= Exercise text =
Content starts

Russian actress and dancer (born 1987)

Olga Nikolaevna Kuzmina (Note: О́льга Никола́евна Кузьмина́) (born 16 June 1987) is a Russian actress and dancer. She is best known for her role as Nastya Fomina in the sitcom Kitchen, as well as voicing Cheburashka in the Cheburashka film series (also known as Chebi in English), with the first and second film becoming the top two highest-grossing Russian films of all time. She is also the voice of Varya (Valery in the English localization) in the Fantasy Patrol series as well as Usagi Tsukino/Sailor Moon in the STS Love dub of Sailor Moon. She is also an accomplished ice skater, winning in the seventh season of the competition program Ice Age with Alexander Enbert.

==Early life==

Olga Nikolaevna Kuzmina was born on 16 June 1987 in Moscow, Russian SFSR, Soviet Union. As a child, she studied choreography and acrobatics. At the age of eleven, she became a student at the Igor Moiseyev Ballet. Afterwards, she studied at the Faculty of Cultural Studies at the State Academy of Slavic Culture, and later transferred to the Russian Institute of Theatre Arts (GITIS), where she graduated in 2008.

==Career==
While attending school, she debuted on an episode of the children's television series, Yeralash, in the year 2000. She would continue appearing for seven more episodes until 2014, where she portrayed a teacher.

After playing secondary roles in television series, she gained wider recognition for her role as the waitress Nastya Fomina in the television sitcom Kitchen from 2012 to 2016. She also voiced the character of Valery in the Fantasy Patrol franchise since 2016. She also voiced the titular character in the 2018 Russian dub of Sailor Moon. In an interview with 7 Days (ru), Kuzmina said that she immediately accepted the role of Sailor Moon when she was offered it. Only the first season of Sailor Moon was dubbed in Russian by STS Love, and the network aired those episodes from 1 December 2018 to 1 January 2019.

In 2023, Kuzmina voiced the character Cheburashka (Chebi) in the film of the same name. She later reprised her role in the sequel Cheburashka 2 (2026) and will voice the character again in Cheburashka 3 (2027). The first two films later became the top two highest-grossing Russian films of all time, grossing $94.5m and $83.7m respectively.

Content ends

= Extracted data =
Content starts

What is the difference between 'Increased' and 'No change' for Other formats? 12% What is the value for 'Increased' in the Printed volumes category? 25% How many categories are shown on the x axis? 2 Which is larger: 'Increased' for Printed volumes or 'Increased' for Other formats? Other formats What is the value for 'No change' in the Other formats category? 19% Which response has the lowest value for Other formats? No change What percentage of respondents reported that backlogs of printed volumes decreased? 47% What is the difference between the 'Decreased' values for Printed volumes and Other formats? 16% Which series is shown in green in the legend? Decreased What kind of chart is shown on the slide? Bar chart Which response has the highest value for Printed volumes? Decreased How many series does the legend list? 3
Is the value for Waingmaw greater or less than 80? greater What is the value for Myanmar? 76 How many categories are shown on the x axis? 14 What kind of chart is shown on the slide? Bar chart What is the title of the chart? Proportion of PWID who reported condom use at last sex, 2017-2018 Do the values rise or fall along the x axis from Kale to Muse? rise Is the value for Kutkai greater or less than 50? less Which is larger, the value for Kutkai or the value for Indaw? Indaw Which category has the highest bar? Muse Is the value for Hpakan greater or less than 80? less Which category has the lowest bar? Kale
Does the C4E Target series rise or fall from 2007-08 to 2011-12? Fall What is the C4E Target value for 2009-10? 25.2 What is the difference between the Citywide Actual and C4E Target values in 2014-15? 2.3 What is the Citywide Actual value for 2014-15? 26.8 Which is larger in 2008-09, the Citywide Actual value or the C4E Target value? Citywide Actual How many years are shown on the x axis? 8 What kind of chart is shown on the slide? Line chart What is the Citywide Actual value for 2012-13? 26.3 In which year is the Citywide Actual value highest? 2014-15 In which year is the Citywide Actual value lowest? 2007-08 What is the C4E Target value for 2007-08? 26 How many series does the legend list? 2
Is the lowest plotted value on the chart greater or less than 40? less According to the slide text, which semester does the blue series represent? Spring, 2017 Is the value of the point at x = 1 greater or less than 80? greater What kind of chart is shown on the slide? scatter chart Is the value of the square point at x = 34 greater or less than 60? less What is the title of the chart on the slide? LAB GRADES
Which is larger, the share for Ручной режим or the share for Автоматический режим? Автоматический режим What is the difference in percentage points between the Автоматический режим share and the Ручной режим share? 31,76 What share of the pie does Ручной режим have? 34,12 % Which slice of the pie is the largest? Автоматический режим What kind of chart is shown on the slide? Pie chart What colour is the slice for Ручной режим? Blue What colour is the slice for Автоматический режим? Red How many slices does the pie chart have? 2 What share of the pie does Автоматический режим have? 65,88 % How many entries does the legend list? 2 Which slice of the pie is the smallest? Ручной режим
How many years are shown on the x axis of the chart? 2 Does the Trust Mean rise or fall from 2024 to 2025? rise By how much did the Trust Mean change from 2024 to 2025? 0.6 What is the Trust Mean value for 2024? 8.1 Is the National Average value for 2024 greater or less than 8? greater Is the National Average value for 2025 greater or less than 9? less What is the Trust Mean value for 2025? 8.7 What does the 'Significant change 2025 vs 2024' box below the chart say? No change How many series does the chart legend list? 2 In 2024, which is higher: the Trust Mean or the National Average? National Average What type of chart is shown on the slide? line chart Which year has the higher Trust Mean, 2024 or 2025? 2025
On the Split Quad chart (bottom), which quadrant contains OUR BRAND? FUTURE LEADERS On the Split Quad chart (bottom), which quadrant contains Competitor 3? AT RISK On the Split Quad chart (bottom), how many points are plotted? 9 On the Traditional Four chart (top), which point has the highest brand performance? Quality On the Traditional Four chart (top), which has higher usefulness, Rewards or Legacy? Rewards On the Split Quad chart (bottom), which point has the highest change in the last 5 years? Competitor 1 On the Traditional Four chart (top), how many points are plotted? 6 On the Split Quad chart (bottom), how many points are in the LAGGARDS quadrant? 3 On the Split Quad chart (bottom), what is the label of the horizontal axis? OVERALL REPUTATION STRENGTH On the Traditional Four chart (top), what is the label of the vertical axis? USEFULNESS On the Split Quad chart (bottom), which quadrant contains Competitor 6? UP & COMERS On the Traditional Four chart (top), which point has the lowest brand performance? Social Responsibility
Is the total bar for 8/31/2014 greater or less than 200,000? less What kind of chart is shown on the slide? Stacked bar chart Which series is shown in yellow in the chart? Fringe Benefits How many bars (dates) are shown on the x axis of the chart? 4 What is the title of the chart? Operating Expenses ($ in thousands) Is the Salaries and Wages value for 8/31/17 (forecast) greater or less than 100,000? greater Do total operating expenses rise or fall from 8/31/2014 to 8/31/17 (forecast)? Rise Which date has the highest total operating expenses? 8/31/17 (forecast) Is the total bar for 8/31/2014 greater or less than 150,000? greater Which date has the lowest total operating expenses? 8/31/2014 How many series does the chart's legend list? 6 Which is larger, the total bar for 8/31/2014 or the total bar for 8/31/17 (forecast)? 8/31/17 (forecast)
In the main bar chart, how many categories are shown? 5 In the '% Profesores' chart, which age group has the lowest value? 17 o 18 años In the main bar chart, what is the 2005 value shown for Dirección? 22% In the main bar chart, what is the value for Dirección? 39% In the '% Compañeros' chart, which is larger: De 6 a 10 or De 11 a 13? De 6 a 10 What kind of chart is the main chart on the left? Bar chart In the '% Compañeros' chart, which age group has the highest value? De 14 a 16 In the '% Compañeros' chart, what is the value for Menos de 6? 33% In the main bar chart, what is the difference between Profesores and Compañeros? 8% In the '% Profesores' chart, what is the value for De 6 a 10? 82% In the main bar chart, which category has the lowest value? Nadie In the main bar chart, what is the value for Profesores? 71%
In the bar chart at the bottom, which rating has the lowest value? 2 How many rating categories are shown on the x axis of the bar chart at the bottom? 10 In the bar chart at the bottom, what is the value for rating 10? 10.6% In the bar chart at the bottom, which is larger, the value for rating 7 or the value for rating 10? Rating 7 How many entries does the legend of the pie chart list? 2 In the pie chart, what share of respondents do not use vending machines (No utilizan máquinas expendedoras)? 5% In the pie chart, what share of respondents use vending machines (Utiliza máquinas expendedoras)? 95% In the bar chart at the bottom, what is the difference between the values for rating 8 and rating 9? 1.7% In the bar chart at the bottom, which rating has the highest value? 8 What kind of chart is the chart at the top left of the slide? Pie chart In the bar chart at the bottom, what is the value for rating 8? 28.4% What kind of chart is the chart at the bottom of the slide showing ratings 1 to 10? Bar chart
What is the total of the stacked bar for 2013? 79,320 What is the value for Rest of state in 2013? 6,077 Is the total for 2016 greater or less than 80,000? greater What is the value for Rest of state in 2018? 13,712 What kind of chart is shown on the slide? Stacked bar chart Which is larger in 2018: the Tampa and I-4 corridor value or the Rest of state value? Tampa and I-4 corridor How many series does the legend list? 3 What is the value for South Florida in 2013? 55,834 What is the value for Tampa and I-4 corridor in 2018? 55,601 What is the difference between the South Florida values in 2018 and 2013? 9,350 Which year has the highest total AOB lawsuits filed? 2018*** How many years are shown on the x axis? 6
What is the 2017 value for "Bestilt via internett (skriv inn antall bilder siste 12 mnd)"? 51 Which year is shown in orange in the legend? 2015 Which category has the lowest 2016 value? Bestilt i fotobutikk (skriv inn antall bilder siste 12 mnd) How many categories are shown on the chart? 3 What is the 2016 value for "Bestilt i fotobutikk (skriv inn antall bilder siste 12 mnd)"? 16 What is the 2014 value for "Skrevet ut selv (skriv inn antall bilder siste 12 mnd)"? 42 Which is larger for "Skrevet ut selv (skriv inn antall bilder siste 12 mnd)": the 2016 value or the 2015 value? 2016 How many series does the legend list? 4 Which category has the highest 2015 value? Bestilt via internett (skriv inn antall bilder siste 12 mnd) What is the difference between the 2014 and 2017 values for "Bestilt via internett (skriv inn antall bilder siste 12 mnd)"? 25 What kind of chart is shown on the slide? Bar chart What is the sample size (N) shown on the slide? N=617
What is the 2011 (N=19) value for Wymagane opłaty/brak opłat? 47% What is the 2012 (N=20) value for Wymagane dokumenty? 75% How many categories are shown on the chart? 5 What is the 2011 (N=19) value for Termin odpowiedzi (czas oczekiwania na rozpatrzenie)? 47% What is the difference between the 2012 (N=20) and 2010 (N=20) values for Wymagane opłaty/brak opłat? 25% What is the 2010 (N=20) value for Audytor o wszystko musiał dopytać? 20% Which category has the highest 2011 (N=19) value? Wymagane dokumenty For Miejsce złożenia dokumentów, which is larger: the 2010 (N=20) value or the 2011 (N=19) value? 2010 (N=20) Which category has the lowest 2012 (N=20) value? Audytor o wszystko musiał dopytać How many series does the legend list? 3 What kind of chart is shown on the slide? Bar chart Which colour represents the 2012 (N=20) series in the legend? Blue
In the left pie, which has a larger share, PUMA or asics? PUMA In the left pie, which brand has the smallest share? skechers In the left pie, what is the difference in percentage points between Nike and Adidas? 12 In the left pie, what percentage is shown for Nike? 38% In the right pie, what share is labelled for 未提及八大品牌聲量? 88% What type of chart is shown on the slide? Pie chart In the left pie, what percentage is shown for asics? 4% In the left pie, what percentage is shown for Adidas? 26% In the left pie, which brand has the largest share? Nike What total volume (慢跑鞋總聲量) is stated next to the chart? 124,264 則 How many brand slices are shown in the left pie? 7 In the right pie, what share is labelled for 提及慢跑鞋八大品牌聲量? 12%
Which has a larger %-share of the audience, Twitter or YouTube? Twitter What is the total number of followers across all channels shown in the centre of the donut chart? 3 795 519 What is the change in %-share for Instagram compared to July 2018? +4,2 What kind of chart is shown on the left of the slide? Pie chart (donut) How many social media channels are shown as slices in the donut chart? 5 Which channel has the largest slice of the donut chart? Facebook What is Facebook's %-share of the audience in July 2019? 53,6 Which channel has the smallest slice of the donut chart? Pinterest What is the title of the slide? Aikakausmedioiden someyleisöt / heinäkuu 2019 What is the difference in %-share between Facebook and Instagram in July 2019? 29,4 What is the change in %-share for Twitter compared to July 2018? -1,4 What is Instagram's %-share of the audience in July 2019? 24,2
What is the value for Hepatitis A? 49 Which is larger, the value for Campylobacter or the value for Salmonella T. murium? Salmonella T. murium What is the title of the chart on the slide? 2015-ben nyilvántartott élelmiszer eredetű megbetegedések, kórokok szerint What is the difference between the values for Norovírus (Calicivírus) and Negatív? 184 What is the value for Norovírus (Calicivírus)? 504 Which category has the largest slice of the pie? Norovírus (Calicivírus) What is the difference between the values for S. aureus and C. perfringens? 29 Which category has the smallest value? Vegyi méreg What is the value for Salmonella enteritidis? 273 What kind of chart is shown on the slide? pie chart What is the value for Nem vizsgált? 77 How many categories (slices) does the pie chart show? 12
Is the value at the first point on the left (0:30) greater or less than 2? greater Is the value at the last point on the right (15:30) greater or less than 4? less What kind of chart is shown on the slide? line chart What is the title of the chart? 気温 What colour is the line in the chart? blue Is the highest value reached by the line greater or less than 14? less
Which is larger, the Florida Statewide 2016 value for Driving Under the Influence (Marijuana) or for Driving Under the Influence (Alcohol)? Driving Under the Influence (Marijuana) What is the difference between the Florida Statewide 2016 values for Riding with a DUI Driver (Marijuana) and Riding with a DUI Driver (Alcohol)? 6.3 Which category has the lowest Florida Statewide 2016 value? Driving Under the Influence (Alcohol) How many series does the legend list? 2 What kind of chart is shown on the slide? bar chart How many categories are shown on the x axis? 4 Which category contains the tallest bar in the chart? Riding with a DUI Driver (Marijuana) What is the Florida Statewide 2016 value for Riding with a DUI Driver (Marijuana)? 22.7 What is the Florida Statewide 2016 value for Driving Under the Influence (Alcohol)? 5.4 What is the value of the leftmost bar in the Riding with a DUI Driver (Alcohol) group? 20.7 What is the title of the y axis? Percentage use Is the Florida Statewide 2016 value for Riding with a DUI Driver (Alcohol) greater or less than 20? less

Content ends

= Brief 1 =
In the Olga Kuzmina biography, at what age did she become a student at the Igor Moiseyev Ballet?
= Brief 2 =
Write out the stretch of the Olga Kuzmina biography that opens with "Russian actress and dancer (born" and closes with "with Alexander Enbert.", switching "ice skater" to "figure skater".

= Answer 1 =
At the age of eleven.

= Answer 2 =
Russian actress and dancer (born 1987)

Olga Nikolaevna Kuzmina (Note: О́льга Никола́евна Кузьмина́) (born 16 June 1987) is a Russian actress and dancer. She is best known for her role as Nastya Fomina in the sitcom Kitchen, as well as voicing Cheburashka in the Cheburashka film series (also known as Chebi in English), with the first and second film becoming the top two highest-grossing Russian films of all time. She is also the voice of Varya (Valery in the English localization) in the Fantasy Patrol series as well as Usagi Tsukino/Sailor Moon in the STS Love dub of Sailor Moon. She is also an accomplished figure skater, winning in the seventh season of the competition program Ice Age with Alexander Enbert.